-- Request --
Render the material as a Markdown table with the columns Row and Entry, from the line containing "Within the image" through the line containing "the point at 105,320 →". Give each line its own numbered row and skip any blank lines.

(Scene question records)
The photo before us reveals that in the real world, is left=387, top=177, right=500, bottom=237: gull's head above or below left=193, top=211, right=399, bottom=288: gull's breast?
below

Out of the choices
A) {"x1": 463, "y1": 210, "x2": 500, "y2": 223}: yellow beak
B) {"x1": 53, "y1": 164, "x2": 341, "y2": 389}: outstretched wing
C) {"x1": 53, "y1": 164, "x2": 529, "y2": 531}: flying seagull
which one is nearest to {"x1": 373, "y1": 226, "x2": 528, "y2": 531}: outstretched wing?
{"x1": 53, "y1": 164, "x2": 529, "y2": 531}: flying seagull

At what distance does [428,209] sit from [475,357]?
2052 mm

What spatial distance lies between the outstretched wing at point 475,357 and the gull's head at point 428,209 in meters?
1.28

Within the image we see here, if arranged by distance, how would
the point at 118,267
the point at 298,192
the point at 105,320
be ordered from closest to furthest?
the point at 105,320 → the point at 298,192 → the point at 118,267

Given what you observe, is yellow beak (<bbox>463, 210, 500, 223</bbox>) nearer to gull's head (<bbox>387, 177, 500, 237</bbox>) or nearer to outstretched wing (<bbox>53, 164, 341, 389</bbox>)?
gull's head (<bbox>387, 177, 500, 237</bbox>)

--

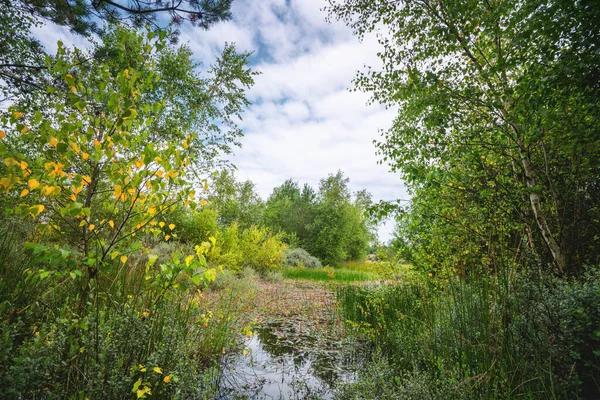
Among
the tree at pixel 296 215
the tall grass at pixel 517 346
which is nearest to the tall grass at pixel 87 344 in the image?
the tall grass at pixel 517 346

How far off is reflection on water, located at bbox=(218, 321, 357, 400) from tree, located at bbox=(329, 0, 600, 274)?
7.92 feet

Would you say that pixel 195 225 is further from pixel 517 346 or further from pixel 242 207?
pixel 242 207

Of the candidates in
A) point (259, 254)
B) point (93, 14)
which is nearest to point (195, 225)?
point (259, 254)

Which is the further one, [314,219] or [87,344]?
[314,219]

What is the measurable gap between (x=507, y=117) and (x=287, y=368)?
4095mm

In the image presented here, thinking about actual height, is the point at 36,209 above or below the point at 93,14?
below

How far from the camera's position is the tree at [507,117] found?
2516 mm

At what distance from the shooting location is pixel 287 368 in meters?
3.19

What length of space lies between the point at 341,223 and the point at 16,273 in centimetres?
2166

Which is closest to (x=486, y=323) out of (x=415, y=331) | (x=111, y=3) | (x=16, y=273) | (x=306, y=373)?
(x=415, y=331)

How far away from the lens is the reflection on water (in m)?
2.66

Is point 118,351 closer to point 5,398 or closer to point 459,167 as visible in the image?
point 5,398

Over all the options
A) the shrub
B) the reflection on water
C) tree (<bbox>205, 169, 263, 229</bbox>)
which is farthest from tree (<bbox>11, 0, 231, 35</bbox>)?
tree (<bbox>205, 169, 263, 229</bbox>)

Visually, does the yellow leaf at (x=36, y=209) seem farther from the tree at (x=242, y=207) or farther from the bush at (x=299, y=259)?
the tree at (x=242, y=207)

-- Result of the task --
| Row | Entry |
|---|---|
| 1 | Within the image we see here, if arranged by distance, how would |
| 2 | the point at 118,267 |
| 3 | the point at 298,192 |
| 4 | the point at 105,320 |
| 5 | be ordered from closest to furthest? |
| 6 | the point at 105,320 → the point at 298,192 → the point at 118,267 |